Our new hangout spot is a place called Weezy's Movin' On Up Jazz and Barbeque Cafe. Right around the corner, it's a jazz and R&B nightspot located right in the middle of button-downed John's Creek, Georgia. The owner is a cat named Sanford Sanford, the son of the late Louise Sanford, who you will know forever and ever as Louise Jefferson, the wife of drycleaner George Jefferson on the seventies sitcom The Jeffersons , a show whose reruns seem to be playing continuously on a cable channel somewhere thirty years later.
The show is especially poignant for me because my father, who is a lot taller than Sherman Hemsley, owned a few drycleaning stores in the seventies and eighties when I was growing up. And my mother had a faint resemblance to Isabel Sandford. But we didn't live in a high rise - the biggest residential building in our town had eight stories and was home to all the down on their luck divorced men and families on Section 8 vouchers. We lived in the suburbs, such that they were in a town whose population was less than 20,000 people. My parents, unlike the Jefferson's, did not spend a dime on themselves. And the drycleaning business itself was work of the W-O-R-K variety, something I do not miss to this day. But you heard the jokes anyway.
The royalties from The Jeffersons must be good - Sandford Sandford doesn't let you get in the door without seeing his tribute to his mother. Housed in a former country style barbeque restaurant that used to be a hangout for several players from the Atlanta Braves, the place reminds me of the VFW back in my hometown, with red walls, red carpeting, red ceilings, and red curtains that cloak the stage.
The only political slant I can see coming in this entire post is that Weezy's serves an "Obama Burger" - two beef patties, two strips of bacon, cheese and two onion rings. I had to laugh when I saw it on the menu - there is no way in the world the real Obama would come within ten feet of a cholesterol bomb like this one. The food Weezy's has is good, but the music is really why you come to a place like this.
Maybe it's middle age, maybe it's the other things you have to do with a teenager in the house, or maybe it was just that the places we enjoyed were all the way down in Buckhead, almost twenty miles south - whatever the reason, S. and I haven't really hung out much in the last few years. But one Friday night about six weeks ago, we decided to try Weezy's out since we needed to eat anyway. We ended up closing the joint down.
Sandford is a big man who makes you think of Ving Rhames when he's in a good mood. When Sanford isn't wandering around, chatting up his guests and making them feel comfortable, he is on stage playing the bongos. We were sitting in a booth at Weezy's last weekend, listening to the music and gnawing on some damn good chicken wings, when I wondered out loud "why do we like this place so much?
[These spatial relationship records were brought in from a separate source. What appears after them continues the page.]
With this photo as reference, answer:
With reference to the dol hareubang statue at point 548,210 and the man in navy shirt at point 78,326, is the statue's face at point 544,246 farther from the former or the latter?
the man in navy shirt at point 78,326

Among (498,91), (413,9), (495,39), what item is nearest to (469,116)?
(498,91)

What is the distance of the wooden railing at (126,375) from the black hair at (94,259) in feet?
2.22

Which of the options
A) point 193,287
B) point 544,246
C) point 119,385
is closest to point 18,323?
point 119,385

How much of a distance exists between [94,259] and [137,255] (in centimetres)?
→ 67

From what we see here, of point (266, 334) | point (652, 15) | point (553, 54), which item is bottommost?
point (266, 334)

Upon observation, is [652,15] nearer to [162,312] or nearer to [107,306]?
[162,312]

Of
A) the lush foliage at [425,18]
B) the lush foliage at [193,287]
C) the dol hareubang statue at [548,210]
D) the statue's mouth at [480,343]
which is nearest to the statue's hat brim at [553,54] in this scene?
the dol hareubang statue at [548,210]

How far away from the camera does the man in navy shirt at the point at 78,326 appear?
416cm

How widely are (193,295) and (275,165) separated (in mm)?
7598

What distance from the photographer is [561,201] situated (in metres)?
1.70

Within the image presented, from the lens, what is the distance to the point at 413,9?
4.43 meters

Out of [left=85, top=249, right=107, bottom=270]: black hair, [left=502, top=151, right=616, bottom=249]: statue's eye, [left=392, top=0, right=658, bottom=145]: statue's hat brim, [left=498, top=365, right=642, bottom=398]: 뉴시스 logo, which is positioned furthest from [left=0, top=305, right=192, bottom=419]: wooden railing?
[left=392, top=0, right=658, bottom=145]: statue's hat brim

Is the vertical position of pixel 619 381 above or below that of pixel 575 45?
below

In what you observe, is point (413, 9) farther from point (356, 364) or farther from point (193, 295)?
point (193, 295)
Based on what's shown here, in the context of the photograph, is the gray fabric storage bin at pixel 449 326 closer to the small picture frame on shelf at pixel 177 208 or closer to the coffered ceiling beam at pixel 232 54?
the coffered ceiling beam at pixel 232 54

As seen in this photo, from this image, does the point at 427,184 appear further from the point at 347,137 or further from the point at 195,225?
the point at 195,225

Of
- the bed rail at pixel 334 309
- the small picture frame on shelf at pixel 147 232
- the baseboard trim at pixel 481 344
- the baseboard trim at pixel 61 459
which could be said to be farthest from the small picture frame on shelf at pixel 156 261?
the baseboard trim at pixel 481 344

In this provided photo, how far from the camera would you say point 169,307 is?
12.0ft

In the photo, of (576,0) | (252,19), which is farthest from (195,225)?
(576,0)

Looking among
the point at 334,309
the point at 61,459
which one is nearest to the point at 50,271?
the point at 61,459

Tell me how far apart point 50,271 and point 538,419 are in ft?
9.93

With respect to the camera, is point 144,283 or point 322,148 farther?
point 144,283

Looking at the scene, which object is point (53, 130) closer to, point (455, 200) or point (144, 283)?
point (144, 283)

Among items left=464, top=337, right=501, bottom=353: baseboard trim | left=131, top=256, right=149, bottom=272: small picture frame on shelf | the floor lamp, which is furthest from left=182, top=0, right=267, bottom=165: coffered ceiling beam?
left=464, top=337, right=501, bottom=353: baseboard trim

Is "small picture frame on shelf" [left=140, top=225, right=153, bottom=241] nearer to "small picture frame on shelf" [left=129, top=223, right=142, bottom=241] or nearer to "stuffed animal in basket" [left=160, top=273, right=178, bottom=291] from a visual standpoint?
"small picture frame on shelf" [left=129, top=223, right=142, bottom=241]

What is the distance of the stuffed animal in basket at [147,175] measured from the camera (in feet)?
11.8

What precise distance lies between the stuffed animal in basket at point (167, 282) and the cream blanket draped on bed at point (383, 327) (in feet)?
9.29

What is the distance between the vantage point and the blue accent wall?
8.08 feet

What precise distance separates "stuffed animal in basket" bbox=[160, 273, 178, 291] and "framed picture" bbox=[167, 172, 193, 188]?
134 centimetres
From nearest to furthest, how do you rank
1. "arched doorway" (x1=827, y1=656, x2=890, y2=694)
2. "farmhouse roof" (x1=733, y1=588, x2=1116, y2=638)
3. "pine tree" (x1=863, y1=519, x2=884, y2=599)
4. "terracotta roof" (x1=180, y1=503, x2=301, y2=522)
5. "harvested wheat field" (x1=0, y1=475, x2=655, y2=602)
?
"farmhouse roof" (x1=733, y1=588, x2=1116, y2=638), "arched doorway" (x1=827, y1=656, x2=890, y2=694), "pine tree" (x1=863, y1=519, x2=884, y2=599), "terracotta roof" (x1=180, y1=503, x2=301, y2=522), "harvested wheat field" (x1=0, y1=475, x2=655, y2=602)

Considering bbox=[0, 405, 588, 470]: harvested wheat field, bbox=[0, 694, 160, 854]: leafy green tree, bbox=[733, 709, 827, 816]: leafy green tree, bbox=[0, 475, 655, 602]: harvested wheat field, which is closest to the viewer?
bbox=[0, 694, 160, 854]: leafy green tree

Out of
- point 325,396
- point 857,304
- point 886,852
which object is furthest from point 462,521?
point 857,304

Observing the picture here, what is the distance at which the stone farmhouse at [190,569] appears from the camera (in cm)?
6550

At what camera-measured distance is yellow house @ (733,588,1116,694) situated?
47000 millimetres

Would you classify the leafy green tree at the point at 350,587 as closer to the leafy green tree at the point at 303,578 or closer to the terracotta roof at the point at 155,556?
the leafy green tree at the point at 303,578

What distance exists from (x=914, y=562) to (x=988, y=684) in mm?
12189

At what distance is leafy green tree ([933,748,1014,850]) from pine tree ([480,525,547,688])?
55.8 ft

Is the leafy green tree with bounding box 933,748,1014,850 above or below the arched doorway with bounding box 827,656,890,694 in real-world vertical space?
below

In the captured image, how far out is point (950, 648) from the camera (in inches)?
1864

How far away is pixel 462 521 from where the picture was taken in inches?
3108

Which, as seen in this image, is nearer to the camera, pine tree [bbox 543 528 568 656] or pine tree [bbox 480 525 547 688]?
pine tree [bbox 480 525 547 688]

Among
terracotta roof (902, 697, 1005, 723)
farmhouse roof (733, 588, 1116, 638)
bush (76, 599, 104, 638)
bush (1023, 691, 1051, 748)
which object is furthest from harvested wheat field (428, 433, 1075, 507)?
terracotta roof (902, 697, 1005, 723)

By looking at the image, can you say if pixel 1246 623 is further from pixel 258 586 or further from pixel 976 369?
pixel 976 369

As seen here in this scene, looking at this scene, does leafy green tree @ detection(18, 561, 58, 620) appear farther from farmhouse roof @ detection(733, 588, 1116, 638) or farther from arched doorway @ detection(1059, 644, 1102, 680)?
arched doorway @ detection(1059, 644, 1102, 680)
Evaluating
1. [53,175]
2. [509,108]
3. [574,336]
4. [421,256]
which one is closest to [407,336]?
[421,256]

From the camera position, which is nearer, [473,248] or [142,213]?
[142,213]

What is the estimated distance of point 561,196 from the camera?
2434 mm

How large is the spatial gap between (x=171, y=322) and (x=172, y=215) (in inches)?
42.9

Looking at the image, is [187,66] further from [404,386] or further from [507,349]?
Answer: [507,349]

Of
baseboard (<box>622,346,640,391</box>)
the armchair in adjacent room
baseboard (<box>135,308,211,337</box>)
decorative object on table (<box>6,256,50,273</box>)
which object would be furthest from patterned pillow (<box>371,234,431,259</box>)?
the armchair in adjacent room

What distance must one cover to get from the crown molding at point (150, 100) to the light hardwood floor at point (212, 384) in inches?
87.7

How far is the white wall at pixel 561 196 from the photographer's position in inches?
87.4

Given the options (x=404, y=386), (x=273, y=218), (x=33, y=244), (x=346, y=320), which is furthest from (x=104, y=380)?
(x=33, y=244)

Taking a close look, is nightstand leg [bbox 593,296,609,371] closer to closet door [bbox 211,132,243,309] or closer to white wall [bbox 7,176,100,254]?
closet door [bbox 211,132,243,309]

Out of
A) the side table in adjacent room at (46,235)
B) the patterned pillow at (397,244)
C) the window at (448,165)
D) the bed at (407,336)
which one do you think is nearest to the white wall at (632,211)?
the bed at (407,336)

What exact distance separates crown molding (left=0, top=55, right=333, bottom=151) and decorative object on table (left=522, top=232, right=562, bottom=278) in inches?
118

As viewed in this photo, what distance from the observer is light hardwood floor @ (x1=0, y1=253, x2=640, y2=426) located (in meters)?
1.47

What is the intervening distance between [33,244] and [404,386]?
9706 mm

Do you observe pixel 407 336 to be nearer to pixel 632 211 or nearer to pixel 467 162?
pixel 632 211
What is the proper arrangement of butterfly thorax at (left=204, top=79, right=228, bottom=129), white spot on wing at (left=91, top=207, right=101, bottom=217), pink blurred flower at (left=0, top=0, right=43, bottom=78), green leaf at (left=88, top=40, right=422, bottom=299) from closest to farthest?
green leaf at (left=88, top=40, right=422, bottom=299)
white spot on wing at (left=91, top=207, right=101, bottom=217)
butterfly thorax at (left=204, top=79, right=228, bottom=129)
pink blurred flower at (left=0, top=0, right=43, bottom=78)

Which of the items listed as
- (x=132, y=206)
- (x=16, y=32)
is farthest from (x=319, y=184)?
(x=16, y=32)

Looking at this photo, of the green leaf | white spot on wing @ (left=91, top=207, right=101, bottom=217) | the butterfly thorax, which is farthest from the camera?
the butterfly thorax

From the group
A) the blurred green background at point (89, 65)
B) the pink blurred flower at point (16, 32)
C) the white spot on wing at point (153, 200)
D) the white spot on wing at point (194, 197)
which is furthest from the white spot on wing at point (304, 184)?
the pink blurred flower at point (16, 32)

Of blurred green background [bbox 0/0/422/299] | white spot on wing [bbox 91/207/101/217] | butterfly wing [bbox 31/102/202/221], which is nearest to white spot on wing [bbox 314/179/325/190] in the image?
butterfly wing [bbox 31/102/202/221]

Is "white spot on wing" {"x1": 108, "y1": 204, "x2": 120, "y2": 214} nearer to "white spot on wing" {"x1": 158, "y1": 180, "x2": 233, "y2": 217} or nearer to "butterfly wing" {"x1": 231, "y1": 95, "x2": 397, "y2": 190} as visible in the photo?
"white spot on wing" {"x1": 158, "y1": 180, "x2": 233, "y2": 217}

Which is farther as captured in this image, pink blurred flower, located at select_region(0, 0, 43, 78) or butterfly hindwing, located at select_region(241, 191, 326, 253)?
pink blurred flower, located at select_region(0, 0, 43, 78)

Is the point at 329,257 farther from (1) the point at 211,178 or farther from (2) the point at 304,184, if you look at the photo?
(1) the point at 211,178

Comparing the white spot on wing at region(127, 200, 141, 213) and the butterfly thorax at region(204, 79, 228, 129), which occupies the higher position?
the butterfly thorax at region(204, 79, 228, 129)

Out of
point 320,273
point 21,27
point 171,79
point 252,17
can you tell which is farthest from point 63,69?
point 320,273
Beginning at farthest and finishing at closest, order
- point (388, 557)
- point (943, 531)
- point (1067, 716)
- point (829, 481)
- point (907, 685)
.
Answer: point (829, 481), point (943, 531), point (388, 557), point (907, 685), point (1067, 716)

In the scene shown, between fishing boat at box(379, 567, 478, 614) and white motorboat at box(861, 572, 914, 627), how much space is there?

I didn't wait for S. to say anything, but answered my own question. "I think we like it because there are so many black people in here." I guess we've lived in this land of Starbucks and blonde soccer moms so long that it almost feels normal to see only one or two black faces in the grocery stores and bookstores.That and the music.
But these aren't the black folks you think of when you think of Atlanta - the high gloss, high toned Downtown Brown types who get elected to be mayor or are the CEO of an emerging growth company or have just gotten back from modeling in Europe. Nope, these are the people who populate the suburbs - the 40% of us who are I.T. specialists, or H.R. staffers, or middle managers in the myriad of businesses that crisscross the northside of the Atlanta metro, people who go to church almost every Sunday, coach their kids soccer teams, and find time to volunteer with our local civic organizations. Which means it's not the party crowd you think about when you think about Atlanta. In fact, most of the people look like they are from the same kind of small towns that S. and I are from, a sentiment that was underlined a few weeks ago when the singer for one of the bands talked about his hometown, and it turned out to be the same one I'm from.
Occasionally, S. is wistful when the band is playing. A piano player herself, who grew up on all the old jazz standards, she often wonders what it would have been like to be a performer instead of a corporate attorney. the best band we've seen, in my opinion, is the Ike Harris and Friends band. The front man is a riot, and he really knows how to work a crowd. But his best attribute is his ability, even as a young singer, to invoke the raspy, country boy rawness of Otis Redding when he sings "Try A Little Tenderness", which he delivers with all the gusto of the man himself.
In some ways, Weezy's is reminiscent of the place where S. and I first met, although that place was more of a dance club than this spot, which encourages dancing but doesn't seem interested in becoming known as a dance hall. Which is good, because I am getting to like it just the way it is. So if you find yourself in John's Creek, Georgia one Friday or Saturday night, come on in. Who knows - you might even see the Brown Man himself grooving to the sounds.